● **Required action**:
Working through the entries below, find how many lines include the string "granularity"; give only that number.
══ Source material
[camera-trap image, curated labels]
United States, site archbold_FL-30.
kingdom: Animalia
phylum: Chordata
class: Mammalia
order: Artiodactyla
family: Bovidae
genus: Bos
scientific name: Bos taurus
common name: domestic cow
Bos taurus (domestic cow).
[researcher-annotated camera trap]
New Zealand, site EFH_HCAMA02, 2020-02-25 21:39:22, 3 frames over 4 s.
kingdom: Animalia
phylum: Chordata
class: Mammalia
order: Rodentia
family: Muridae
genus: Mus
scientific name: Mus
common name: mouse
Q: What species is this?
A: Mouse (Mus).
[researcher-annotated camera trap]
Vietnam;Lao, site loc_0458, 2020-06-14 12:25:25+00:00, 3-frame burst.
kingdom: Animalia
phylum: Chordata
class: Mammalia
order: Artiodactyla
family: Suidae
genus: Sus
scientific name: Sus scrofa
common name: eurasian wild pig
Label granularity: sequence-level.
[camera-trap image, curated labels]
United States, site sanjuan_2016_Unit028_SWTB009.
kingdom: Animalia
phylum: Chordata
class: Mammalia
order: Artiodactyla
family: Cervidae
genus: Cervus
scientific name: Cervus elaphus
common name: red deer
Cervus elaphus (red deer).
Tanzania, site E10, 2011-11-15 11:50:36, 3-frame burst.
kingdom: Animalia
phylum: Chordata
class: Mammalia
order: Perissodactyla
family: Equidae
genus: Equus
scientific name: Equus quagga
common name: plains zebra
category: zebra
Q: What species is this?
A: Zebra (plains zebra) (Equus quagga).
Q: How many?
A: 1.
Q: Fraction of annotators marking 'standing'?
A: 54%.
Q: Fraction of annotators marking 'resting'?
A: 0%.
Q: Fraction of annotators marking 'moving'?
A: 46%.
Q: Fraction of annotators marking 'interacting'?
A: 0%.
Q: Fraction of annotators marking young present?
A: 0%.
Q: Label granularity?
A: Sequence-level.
════
● **Final answer**:
2